I have a college student who
works part time for me and last week he came into the office sounding like he
swallowed a frog and with his nose dripping like a public restroom faucet. He
told me that some sort of cold bug had swept his dorm floor and they were all
sick. In that living situation there’s nothing do be done. Close quarters mean
shared germs no matter what. They couldn’t have avoided each other if they had
wanted to. Many Christians, though, act as if this is the proper way to avoid
sin, to avoid people who “have” it. But sin isn’t a bug to catch.
So many Christians live in
cultural quarantine, shutting themselves off from what they see as sinful
influences. They avoid “bad” people and even places. They talk about those
people and places like they are disease carriers – “We can’t have them around” or “We couldn’t go there.” They act like someone can sneeze
sin onto them, that they will catch the bad decisions and guilt of another
through physical proximity. What does his shunning communicate to those we have
labeled “unclean”? Exactly that, Christians think they are unclean. Not the ideal
way to draw people to Jesus. But sin is not an infectious disease.
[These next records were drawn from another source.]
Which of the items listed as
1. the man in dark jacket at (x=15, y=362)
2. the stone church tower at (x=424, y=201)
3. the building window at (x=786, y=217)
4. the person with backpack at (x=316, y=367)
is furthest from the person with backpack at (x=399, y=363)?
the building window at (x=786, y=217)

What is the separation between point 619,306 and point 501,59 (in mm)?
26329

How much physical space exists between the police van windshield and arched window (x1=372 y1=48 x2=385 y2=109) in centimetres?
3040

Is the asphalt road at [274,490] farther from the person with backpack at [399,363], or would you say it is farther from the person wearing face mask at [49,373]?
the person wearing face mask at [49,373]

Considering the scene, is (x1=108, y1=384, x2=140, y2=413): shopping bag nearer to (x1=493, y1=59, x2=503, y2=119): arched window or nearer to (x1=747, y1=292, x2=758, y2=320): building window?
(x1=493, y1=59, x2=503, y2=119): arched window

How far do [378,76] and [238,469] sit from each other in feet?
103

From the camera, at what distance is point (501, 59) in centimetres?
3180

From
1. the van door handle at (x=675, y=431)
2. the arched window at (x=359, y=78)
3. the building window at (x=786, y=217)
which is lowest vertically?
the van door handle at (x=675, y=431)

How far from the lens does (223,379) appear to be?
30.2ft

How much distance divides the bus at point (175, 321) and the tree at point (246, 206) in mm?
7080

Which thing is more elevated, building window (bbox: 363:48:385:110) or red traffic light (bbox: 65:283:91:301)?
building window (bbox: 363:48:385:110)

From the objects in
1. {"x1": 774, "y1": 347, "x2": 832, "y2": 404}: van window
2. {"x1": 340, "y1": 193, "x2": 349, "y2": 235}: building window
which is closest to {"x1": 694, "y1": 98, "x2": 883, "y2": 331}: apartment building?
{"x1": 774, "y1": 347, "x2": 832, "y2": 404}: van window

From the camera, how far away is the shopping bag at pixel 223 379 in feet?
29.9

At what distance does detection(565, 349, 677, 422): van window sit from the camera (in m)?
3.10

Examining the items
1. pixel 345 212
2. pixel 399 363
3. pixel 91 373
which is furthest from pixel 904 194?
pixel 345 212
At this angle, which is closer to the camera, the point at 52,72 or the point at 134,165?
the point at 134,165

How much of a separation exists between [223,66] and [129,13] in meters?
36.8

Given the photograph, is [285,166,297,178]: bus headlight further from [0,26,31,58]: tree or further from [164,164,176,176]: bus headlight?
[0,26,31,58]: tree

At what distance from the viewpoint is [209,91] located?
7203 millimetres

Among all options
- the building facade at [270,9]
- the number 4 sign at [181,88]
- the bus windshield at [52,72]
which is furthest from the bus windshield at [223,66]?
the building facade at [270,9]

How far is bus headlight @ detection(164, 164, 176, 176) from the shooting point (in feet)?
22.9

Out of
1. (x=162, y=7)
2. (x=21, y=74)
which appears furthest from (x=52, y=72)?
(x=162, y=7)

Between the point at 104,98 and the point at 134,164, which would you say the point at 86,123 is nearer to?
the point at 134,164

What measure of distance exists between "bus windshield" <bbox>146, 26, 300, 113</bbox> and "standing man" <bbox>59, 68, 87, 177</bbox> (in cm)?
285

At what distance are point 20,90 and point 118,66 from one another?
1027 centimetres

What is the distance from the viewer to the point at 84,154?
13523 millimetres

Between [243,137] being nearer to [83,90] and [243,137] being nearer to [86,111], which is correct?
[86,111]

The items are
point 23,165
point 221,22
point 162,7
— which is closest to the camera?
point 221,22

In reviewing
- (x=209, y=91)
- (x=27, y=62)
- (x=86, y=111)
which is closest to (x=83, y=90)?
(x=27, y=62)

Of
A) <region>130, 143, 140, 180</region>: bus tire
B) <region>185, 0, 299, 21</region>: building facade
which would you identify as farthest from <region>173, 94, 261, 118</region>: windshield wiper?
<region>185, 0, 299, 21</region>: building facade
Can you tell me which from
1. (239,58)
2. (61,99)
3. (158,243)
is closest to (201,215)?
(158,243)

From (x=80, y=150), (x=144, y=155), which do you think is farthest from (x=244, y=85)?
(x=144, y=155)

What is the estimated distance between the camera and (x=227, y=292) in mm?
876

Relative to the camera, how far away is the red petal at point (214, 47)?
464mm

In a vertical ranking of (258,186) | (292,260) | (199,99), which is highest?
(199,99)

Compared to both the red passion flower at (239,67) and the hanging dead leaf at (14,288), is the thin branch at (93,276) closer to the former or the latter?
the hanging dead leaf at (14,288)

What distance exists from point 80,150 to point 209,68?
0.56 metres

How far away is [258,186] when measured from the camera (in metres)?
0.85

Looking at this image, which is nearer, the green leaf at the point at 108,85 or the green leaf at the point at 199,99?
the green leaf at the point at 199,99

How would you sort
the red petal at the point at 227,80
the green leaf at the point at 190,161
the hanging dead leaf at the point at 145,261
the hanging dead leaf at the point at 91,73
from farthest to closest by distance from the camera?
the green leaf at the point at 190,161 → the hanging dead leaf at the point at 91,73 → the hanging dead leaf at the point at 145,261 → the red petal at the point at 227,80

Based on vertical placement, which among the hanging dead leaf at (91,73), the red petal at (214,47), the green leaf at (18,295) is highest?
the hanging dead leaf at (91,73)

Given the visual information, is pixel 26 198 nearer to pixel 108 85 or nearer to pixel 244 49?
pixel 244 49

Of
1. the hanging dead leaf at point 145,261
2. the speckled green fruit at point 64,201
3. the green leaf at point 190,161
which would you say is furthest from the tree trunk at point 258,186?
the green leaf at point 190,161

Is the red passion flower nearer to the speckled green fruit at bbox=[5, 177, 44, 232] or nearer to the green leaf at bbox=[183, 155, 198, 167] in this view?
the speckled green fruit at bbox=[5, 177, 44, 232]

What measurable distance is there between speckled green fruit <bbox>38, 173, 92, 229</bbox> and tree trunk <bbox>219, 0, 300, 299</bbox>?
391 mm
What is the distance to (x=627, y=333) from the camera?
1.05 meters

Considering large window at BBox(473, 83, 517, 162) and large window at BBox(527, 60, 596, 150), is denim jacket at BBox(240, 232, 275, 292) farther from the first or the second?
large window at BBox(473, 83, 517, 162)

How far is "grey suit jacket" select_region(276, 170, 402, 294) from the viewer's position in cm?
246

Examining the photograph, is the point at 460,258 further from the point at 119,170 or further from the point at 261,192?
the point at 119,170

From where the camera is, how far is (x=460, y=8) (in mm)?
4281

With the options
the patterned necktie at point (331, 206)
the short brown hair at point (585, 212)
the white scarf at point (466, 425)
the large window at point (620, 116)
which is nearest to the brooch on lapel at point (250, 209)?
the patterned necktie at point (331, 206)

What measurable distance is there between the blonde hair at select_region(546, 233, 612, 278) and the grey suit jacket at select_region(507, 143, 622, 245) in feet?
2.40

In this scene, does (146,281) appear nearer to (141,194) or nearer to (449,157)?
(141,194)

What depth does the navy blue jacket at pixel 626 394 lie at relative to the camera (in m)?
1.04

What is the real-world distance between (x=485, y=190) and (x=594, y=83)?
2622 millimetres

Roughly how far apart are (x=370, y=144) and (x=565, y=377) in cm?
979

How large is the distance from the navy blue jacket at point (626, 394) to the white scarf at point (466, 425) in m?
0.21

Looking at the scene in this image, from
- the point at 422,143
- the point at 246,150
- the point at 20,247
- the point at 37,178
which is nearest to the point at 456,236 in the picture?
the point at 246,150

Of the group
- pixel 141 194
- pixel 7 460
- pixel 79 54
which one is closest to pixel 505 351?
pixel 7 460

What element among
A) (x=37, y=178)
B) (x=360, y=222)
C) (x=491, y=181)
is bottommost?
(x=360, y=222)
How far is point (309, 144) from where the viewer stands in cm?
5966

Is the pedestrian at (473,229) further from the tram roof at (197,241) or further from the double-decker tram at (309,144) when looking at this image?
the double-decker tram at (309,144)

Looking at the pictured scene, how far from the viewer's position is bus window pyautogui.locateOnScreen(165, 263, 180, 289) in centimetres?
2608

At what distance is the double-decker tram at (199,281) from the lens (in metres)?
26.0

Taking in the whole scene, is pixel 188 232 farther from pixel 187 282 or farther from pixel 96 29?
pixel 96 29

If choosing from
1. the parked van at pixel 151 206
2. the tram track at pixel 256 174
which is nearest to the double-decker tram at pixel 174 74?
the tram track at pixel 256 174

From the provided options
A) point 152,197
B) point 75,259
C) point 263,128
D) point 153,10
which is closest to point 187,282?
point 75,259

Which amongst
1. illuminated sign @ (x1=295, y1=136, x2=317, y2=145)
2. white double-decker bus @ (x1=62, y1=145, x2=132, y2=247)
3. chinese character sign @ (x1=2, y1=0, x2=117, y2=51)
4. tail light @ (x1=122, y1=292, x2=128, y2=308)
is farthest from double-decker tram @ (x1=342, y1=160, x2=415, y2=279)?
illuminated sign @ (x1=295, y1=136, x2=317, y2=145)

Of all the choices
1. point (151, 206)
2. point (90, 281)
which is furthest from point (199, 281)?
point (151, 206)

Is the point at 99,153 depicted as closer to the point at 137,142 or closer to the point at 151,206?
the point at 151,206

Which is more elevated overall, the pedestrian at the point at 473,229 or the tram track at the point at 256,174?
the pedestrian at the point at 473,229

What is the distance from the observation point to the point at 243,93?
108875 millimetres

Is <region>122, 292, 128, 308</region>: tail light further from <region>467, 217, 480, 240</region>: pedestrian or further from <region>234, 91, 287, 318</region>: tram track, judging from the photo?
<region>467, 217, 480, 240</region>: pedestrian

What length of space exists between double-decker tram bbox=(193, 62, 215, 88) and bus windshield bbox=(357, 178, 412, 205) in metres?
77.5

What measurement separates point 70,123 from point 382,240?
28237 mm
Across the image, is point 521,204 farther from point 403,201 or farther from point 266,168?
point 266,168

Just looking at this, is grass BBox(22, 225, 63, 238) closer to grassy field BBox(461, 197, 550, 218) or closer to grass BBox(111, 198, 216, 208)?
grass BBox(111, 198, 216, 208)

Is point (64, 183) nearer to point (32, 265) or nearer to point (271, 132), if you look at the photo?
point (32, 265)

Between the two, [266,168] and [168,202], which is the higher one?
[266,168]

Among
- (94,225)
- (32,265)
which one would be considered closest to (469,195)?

We don’t “catch” sin. It’s in us
from birth. We are sin carriers. It’s
only by the grace of God that we can become immune to the virus that lives in
us, that we can live a life without its symptoms oozing and coughing and
exhaling out of us onto others, not to infect them but to influence them. Because of the work of Christ we are able to
choose whether or not to sin. It is a decision, one that we often have a very
hard time making, but a decision nonetheless. Sin is a theology too. It is a
belief, or lack thereof, in the goodness and work of Jesus. It is this
theology, this belief that informs our decision and drives us.
So, when we are around obvious
sin, those people and places, we can’t catch their sin. We can choose their sin, but that is a matter of decision, of belief,
of theology. If we hold fast to Jesus there is no risk of that sin invisibly
taking hold of us like a flu bug might. How freeing! We no longer have to keep
our distance or live in cultural quarantine. We can engage those people with
grace and freedom without fear. Because we are near Jesus we can be near to
anyone without fear that they will make us more like them than like Him.